### Excerpt to read
■ ■ ■ ■ ■ ■ ■

Inhibition of PLK3 Attenuates Tubular Epithelial Cell Apoptosis after Renal Ischemia-Reperfusion Injury by Blocking the ATM/P53-Mediated DNA Damage Response

Objective: Renal ischemia-reperfusion (I/R) injury is a major cause of acute kidney injury (AKI) in transplanted kidneys. This study was aimed at exploring the role of PLK3 (polo-like kinase 3) in renal I/R injury, focusing on its relationship with oxidative stress-induced DNA damage and renal tubular epithelial cell (TEC) Apoptosis.

Methods: TRAP-seq data from the development dataset GSE52004 and the validation dataset GSE121191 were analyzed using GEO2R. PLK3 overexpression plasmids and targeted silencing siRNAs were used in a model of hypoxia/reoxygenation (H/R) injury, and rAAV-9-PLK3-KD were administered to C57BL/6J mice exposed to I/R injury. The ATM-specific inhibitor KU-60019 was used to block the DNA damage response (DDR). Western blotting was performed to measure DDR- and apoptosis-associated protein expression. Cell viability was measured by CCK-8 reagent, and Apoptosis was examined by flow cytometry and TUNEL assay. Furthermore, the fluorescent probes H₂DCFH-DA and DHE were used to measure ROS production in vitro. The MDA level and SOD activity were measured to assess oxidative stress in vivo. KIM-1 staining and Scr and BUN were used to evaluate kidney injury.

Results: The mRNA and protein levels of PLK3 were markedly increased in the H/R injury and I/R injury models. GO terms showed that PLK3 was mainly involved in oxidative stress and DNA damage after renal I/R injury. Overexpression of PLK3 decreased cell viability and increased Apoptosis. In contrast, targeted silencing of PLK3 expression decreased the Bax/Bcl-2 ratio by decreasing P53 phosphorylation, thereby reducing TEC Apoptosis. Furthermore, KU-60019 reduced PLK3 activation and DDR-induced Apoptosis, while overexpression of PLK3 reversed the mitigating effect of KU-60019 on TEC Apoptosis. Similarly, rAAV-9-PLK3 KD mice exhibited a lower rate of TEC Apoptosis and milder renal damage after I/R injury.

Conclusion: We demonstrate for the first time that PLK3 is involved in oxidative stress-induced DNA damage and TEC Apoptosis in renal I/R injury. Inhibition of PLK3 attenuates TEC Apoptosis after I/R injury by blocking the ATM/P53-mediated DDR. Therefore, PLK3 may serve as a potential therapeutic target for ischemic AKI.

■ ■ ■ ■ ■ ■ ■

### Collected material
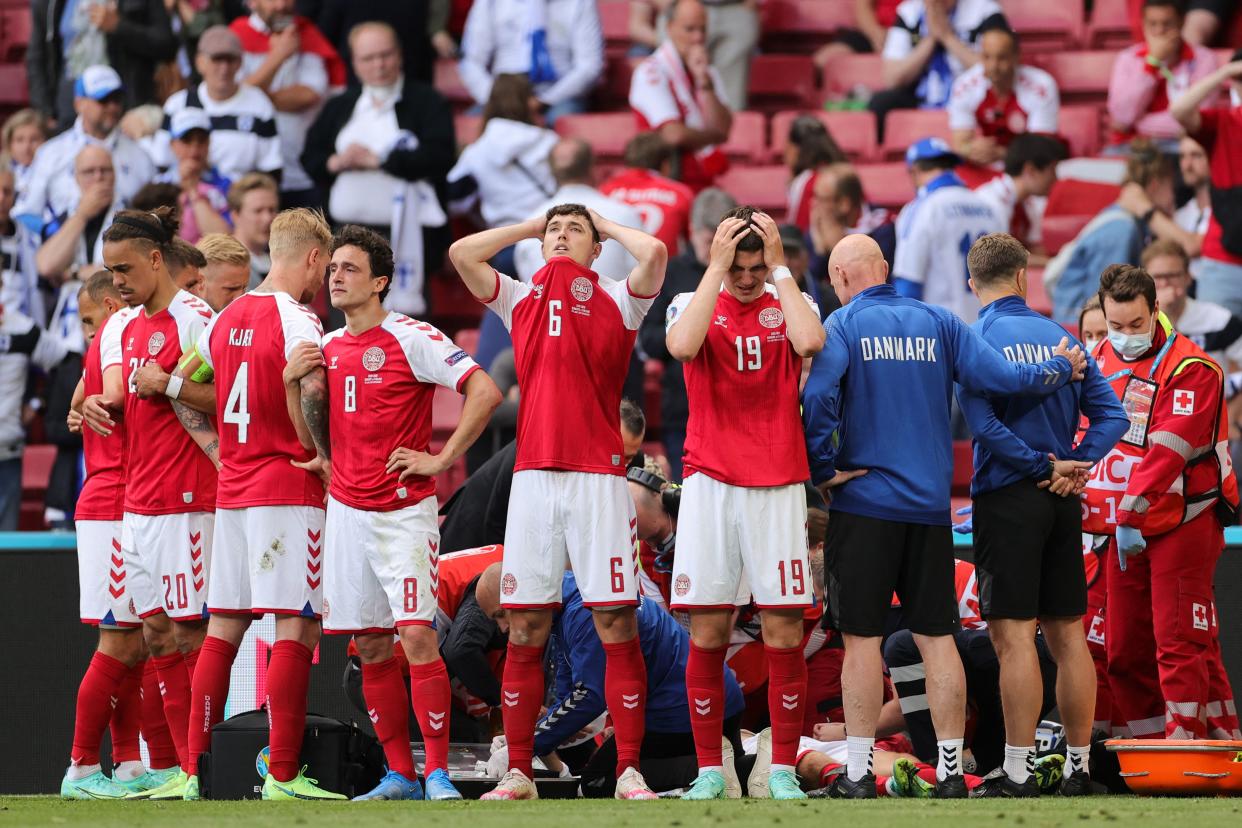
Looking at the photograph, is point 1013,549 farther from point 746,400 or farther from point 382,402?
point 382,402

■ ■ ■ ■ ■ ■ ■

### Problem set
**A)** In the PLK3 abstract, which ATM-specific inhibitor was used to block the DNA damage response?
**B)** Write out the part of the PLK3 abstract that opens with the words "Methods: TRAP-seq data" and closes with "evaluate kidney injury.", changing "flow cytometry" to "fluorescence microscopy".

### Results of the tasks
**A)** KU-60019

**B)**
Methods: TRAP-seq data from the development dataset GSE52004 and the validation dataset GSE121191 were analyzed using GEO2R. PLK3 overexpression plasmids and targeted silencing siRNAs were used in a model of hypoxia/reoxygenation (H/R) injury, and rAAV-9-PLK3-KD were administered to C57BL/6J mice exposed to I/R injury. The ATM-specific inhibitor KU-60019 was used to block the DNA damage response (DDR). Western blotting was performed to measure DDR- and apoptosis-associated protein expression. Cell viability was measured by CCK-8 reagent, and Apoptosis was examined by fluorescence microscopy and TUNEL assay. Furthermore, the fluorescent probes H₂DCFH-DA and DHE were used to measure ROS production in vitro. The MDA level and SOD activity were measured to assess oxidative stress in vivo. KIM-1 staining and Scr and BUN were used to evaluate kidney injury.